Exercise brief - From the material below, retype exactly the lines that begin at the line with "a view of kitchen" and end after the line with "and office Masterfully"; pictures stay out of the copy.

***** Data excerpts *****

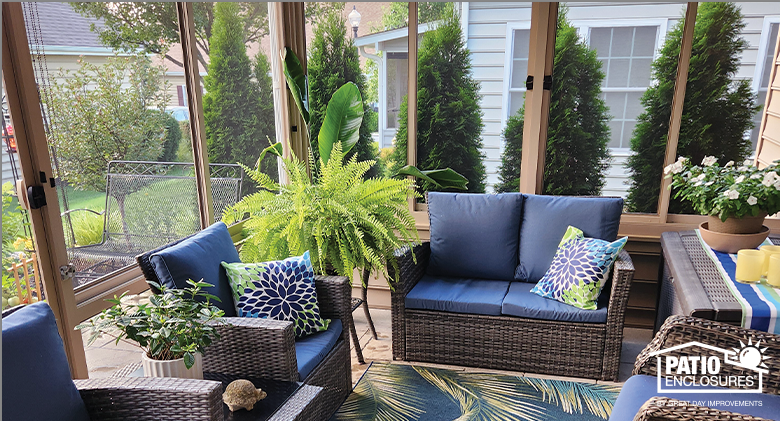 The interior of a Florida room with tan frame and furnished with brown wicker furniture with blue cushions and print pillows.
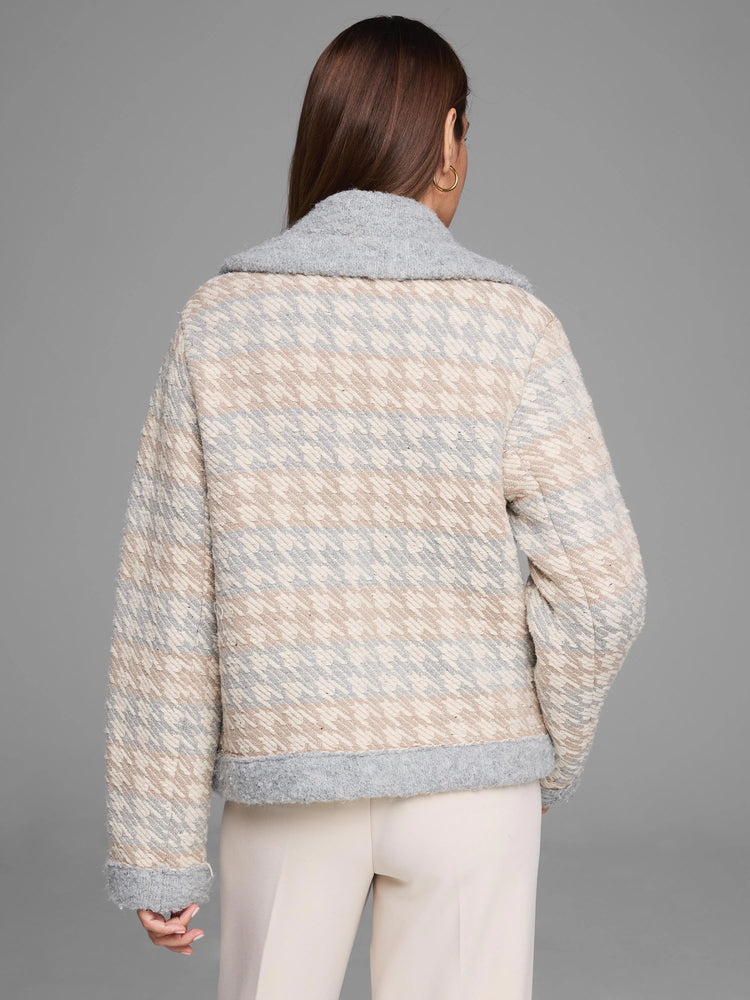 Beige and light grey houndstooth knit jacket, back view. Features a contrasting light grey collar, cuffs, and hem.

*****
***** Data excerpts *****

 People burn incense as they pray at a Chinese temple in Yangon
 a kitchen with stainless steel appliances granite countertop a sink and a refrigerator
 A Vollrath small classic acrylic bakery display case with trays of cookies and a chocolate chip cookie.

*****
***** Data excerpts *****

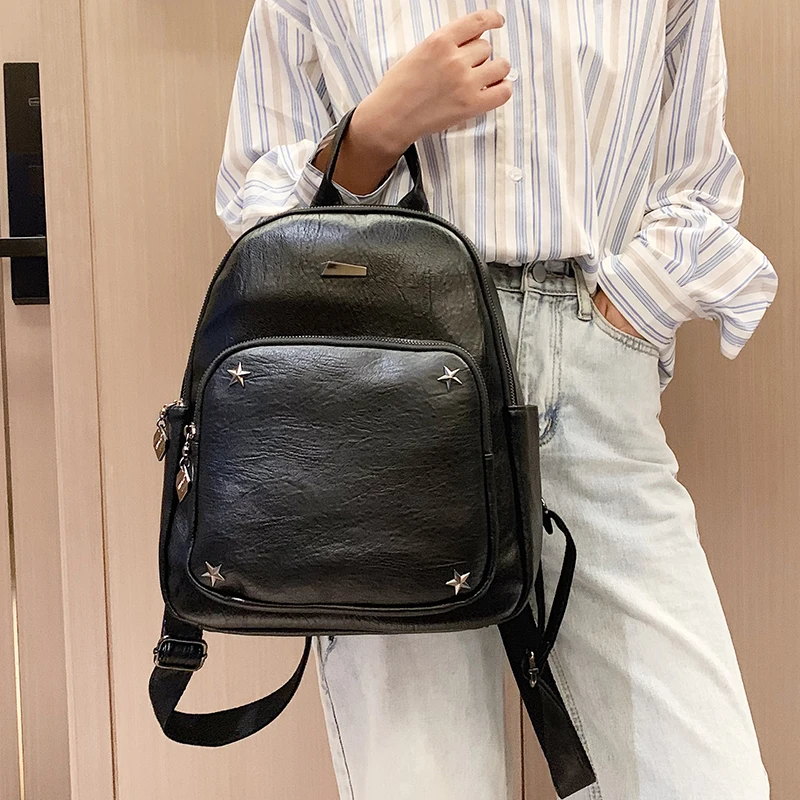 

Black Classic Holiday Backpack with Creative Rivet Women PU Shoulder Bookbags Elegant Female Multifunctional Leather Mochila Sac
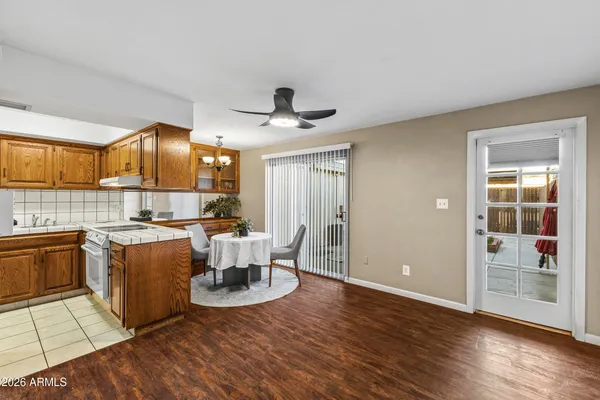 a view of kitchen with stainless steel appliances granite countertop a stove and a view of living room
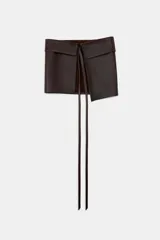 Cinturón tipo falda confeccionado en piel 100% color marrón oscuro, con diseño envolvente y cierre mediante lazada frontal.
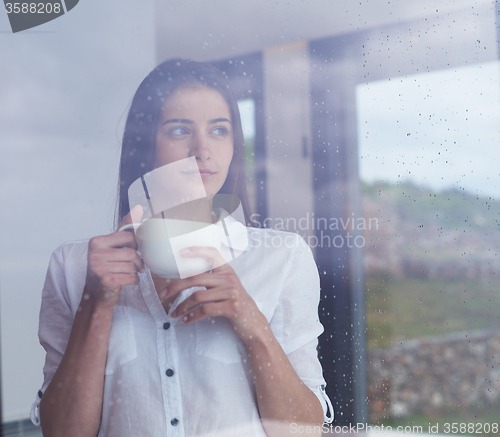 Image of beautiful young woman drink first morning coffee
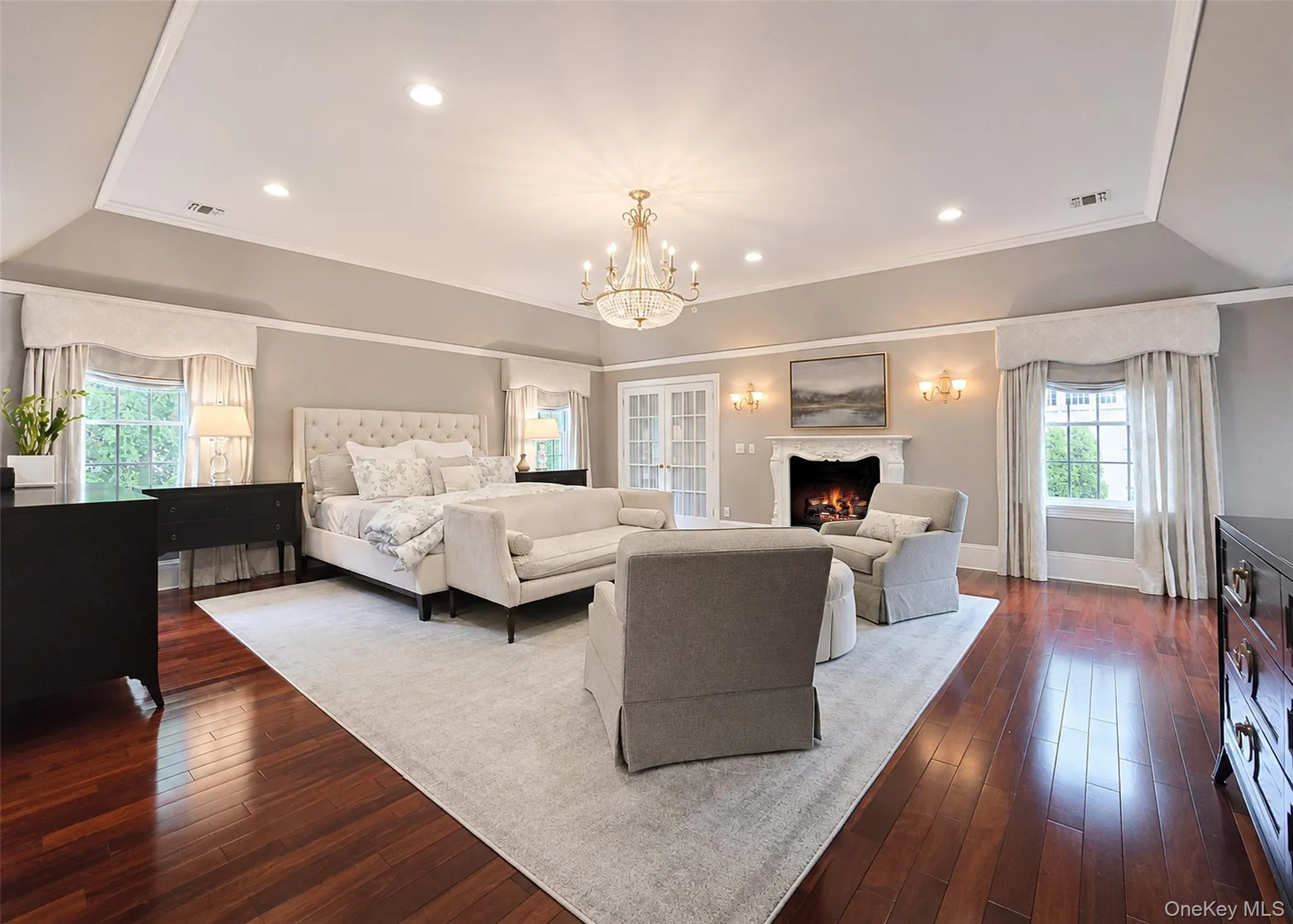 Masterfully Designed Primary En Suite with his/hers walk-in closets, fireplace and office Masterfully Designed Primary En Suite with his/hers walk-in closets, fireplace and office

*****

Answer to this task -
 a view of kitchen with stainless steel appliances granite countertop a stove and a view of living room
 Cinturón tipo falda confeccionado en piel 100% color marrón oscuro, con diseño envolvente y cierre mediante lazada frontal.
 Image of beautiful young woman drink first morning coffee
 Masterfully Designed Primary En Suite with his/hers walk-in closets, fireplace and office Masterfully Designed Primary En Suite with his/hers walk-in closets, fireplace and office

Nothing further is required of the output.